Closed tyarkoni closed 5 years ago

tyarkoni commented 9 years ago

Last year, I did some analyses of the restaurant inspection scores released by the city:

https://github.com/tyarkoni/open-data-flights/blob/master/health-inspection/flight1.ipynb

Aside from updating to reflect scores from the last year, there are a bunch of other potentially interesting analyses that could be done with the data. I'm looking for collaborators interested in expanding on some of these analyses. It would also be nice if someone from the city could weigh in on the viability of obtaining other variables (e.g., deidentified codes for individual inspectors).

luqmaan commented 9 years ago

Maybe we can present the analysis as part of https://github.com/open-austin/atx-restaurant-scores

luqmaan commented 9 years ago

Also the analysis in your notebook is amazing! I wish I had seen this before.

tyarkoni commented 9 years ago

Thanks!

I think it would be pretty easy to export restaurant-level data in a form that can be easily served by the atx-restaurant-scores portal--though I'm not sure if anything in my analyses is useful in that respect...

luqmaan commented 9 years ago

https://github.com/Chicago/food-inspections-evaluation/blob/master/README.md

mateoclarke commented 8 years ago

Wondering if this type of analysis could be extended to food trucks...

This article goes into some new regulations for food truck vendors: http://www.mystatesman.com/news/news/local/new-regulations-taking-effect-for-food-trucks/npdMF/

Without spending any time looking, wondering if there is data available...

tyarkoni commented 8 years ago

Sure, all of the same analyses could just as easily be applied to food trucks (except maybe any spatial analysis, since trucks tend to move around). It does seem a bit weird that the food truck inspection data isn't released in the same file. Maybe they're worried about the 20% rate of inspection failure for food trucks contaminating the overall estimate. Doesn't explain why those data haven't been released separately, though.
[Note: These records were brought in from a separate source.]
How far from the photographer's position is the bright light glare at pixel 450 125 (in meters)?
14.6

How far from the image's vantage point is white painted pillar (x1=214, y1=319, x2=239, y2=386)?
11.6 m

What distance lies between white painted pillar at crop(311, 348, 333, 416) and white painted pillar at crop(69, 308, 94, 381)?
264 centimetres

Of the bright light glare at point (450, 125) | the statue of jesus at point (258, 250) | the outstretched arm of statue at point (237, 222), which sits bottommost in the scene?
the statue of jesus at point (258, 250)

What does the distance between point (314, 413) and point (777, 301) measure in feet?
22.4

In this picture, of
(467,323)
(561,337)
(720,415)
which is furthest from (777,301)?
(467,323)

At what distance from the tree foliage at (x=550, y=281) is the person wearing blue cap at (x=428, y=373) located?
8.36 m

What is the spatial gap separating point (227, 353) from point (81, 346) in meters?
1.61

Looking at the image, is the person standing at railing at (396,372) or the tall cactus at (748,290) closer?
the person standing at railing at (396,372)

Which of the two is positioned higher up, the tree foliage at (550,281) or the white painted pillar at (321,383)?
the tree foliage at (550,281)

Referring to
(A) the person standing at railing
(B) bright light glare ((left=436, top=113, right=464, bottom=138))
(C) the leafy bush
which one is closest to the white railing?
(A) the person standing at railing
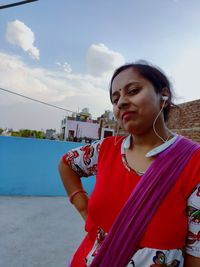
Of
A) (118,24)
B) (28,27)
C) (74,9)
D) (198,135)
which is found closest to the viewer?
(118,24)

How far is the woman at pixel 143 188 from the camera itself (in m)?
0.57

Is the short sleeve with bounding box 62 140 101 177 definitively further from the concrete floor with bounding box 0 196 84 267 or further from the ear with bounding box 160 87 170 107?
the concrete floor with bounding box 0 196 84 267

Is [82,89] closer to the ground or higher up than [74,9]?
closer to the ground

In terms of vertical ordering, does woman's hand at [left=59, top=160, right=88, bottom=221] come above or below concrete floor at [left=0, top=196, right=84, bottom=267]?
above

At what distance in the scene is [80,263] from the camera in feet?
2.39

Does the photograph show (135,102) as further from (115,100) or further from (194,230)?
(194,230)

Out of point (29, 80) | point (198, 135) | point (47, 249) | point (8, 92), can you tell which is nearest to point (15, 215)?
point (47, 249)

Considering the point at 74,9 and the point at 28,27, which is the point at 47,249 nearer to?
the point at 74,9

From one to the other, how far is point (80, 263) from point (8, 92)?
279 inches

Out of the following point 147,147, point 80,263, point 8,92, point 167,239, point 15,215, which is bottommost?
point 15,215

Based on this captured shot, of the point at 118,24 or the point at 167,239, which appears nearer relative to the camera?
the point at 167,239

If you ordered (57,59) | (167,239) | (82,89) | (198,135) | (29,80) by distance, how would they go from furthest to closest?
1. (82,89)
2. (29,80)
3. (57,59)
4. (198,135)
5. (167,239)

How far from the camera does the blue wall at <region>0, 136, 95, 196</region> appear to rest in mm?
4223

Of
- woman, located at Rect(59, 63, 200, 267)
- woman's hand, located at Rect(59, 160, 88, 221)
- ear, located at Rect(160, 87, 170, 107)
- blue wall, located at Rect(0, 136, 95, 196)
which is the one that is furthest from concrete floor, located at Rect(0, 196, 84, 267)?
ear, located at Rect(160, 87, 170, 107)
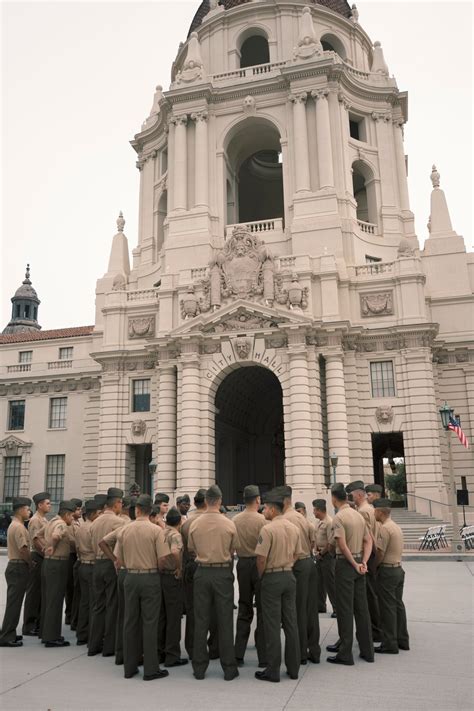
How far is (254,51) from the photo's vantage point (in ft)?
149

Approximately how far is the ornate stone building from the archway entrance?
0.50ft

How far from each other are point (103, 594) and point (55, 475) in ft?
100

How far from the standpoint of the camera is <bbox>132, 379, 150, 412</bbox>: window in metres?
34.5

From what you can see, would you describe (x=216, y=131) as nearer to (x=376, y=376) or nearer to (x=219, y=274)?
(x=219, y=274)

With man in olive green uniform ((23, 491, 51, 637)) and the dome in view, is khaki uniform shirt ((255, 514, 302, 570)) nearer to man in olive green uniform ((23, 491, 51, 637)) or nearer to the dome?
man in olive green uniform ((23, 491, 51, 637))

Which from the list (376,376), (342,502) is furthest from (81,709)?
Answer: (376,376)

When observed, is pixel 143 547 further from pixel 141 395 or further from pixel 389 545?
pixel 141 395

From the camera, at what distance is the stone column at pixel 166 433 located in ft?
103

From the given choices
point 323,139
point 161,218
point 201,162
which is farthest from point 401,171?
point 161,218

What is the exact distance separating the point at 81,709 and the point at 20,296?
7224 cm

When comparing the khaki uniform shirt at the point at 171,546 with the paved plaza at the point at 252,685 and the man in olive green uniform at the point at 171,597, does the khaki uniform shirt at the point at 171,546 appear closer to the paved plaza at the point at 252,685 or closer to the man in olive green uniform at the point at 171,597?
the man in olive green uniform at the point at 171,597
mateoclarke commented 8 years ago

Could also be that for some esoteric reason, Food Truck inspection data is collected by Travis County Health & Human Service instead of CoA? Food Trucks aren't restricted to geography (like you said) so having the inspection at the county level could make sense? We'd need to do more research to figure out where that data lives (CoA vs TravCo) and then see if it couldn't be merged into the existing source data.

luqmaan commented 8 years ago

https://github.com/Chicago/food-inspections-evaluation

tyarkoni commented 8 years ago

Neat! I wanted to build a predictive model of inspection scores when I was working on my notebook, but for Austin, the data aren't really there to support it. The city doesn't release the nature of the violations that led to each score, which would be a huge factor. And as far as I know, DSHS doesn't make any data on food licenses publicly available (though I imagine one could obtain it via a request).
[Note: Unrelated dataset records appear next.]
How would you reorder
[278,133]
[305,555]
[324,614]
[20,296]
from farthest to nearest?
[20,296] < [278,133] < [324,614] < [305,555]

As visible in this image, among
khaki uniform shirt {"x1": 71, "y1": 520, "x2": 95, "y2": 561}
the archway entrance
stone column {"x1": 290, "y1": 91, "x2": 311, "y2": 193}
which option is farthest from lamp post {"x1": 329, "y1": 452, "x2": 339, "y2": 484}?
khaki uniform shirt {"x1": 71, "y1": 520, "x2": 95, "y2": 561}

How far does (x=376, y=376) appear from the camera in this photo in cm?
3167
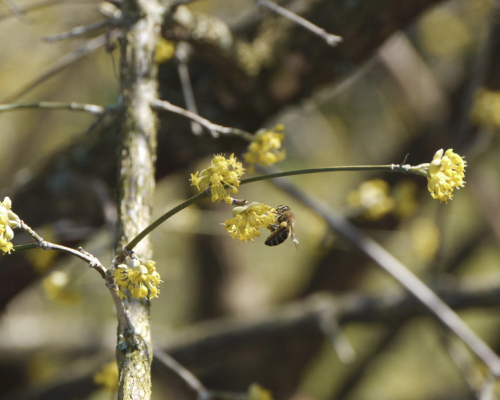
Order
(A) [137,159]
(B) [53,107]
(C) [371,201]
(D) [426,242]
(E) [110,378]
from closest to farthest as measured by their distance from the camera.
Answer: (A) [137,159], (B) [53,107], (E) [110,378], (C) [371,201], (D) [426,242]

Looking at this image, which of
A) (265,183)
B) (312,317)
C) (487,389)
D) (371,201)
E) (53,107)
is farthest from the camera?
(265,183)

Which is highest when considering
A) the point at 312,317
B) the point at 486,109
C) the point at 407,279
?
the point at 486,109

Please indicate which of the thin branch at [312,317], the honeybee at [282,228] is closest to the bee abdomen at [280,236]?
the honeybee at [282,228]

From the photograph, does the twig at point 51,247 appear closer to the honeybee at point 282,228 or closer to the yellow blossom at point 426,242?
the honeybee at point 282,228

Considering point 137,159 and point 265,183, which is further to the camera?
point 265,183

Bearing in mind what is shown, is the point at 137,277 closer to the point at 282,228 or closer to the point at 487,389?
the point at 282,228

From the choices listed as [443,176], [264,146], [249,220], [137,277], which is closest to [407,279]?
[264,146]
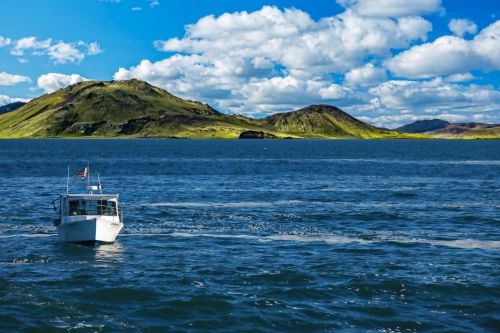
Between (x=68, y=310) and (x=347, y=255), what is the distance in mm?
21264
nvergos commented 8 years ago

@tyarkoni I created a series of predictive models (mostly classifiers) of inspection scores with varying success (but not higher than 70%) as a capstone project for a data science bootcamp I took over the past 3 months. I used the most updated version of the dataset, spanning 3 years of scores ending December 2015. I am in the process of polishing my notebooks before pushing them to GitHub. I was wondering whether I could use your exploratory analysis notebook as well in order to complement the project - with proper citation, of course.

tyarkoni commented 8 years ago

@nvergos, of course, please use the code for anything you like. I realize I forgot to add an explicit license to the project, so I just did that (MIT license).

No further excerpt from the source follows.